* _EXERCISE TASK_
Pick out each line in the listing below that contains the word "captured", and copy those lines.

Data lines:
======

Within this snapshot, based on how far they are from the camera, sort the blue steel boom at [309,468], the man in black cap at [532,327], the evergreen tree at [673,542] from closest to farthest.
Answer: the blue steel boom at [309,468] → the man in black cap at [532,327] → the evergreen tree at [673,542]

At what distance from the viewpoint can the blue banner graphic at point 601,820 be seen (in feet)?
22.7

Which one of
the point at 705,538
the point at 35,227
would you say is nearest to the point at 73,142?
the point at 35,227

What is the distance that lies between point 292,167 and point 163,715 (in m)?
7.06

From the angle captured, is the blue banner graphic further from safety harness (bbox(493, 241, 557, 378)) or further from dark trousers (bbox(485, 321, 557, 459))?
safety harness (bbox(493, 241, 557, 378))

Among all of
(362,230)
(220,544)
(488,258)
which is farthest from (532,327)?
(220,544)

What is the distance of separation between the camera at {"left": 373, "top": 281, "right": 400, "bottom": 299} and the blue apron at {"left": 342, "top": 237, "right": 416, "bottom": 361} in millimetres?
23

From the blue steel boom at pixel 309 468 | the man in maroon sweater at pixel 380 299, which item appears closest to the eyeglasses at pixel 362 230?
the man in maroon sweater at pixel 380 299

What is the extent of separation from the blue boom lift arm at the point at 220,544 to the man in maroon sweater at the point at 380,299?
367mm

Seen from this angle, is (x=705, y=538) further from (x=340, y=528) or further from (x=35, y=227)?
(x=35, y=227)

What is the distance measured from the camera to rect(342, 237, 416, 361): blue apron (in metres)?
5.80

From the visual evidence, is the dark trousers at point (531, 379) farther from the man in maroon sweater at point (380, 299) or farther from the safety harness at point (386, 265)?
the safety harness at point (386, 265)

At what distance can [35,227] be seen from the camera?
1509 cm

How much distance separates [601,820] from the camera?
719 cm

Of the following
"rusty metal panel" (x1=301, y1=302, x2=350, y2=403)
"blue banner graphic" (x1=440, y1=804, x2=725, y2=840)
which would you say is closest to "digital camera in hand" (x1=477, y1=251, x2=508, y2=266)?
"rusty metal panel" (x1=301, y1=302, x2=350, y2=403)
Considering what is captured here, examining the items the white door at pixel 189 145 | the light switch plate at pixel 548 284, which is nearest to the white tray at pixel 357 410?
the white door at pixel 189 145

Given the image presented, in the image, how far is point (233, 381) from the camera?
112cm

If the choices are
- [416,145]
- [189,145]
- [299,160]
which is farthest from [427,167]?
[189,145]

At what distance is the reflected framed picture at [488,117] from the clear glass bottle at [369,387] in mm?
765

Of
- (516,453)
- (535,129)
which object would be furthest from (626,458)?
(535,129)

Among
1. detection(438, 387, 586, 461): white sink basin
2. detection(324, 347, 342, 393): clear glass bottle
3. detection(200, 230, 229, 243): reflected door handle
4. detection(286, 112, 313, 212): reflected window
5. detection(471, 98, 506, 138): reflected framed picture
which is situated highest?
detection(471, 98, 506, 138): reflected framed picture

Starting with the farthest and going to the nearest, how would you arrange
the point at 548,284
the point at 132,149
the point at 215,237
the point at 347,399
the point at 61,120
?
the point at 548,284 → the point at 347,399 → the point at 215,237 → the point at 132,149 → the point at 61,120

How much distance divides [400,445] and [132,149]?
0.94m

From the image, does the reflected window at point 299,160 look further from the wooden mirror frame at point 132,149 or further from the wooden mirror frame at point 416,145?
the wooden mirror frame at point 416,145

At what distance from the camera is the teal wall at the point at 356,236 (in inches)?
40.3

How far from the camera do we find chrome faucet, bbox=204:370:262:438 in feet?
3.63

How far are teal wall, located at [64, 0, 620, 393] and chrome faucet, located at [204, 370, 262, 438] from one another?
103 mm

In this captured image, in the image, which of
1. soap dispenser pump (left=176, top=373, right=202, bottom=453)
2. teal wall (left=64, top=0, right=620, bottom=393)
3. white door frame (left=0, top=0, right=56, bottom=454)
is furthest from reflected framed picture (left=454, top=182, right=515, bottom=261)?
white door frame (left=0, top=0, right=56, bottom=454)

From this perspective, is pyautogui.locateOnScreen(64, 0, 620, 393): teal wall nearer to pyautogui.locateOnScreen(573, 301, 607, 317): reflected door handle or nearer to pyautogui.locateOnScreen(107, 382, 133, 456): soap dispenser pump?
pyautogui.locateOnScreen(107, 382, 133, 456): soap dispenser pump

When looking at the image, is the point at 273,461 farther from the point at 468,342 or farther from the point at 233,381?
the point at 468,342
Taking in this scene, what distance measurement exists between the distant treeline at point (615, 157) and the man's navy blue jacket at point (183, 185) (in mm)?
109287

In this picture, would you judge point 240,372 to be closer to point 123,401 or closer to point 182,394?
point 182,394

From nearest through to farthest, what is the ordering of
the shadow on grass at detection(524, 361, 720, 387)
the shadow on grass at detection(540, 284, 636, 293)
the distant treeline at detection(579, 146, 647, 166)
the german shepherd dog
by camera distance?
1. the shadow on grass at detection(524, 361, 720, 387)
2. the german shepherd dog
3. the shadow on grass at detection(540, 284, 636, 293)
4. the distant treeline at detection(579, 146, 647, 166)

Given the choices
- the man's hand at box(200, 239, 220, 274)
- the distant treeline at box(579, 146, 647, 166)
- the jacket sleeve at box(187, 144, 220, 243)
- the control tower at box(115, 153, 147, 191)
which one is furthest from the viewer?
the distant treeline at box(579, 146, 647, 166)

======

* _ANSWER IN FULL_
From the angle captured, is the blue banner graphic further from safety harness (bbox(493, 241, 557, 378)) or further from dark trousers (bbox(485, 321, 557, 459))?
Considering what is captured here, examining the items the white door at pixel 189 145 | the light switch plate at pixel 548 284, which is nearest to the white tray at pixel 357 410?
In this captured image, in the image, which of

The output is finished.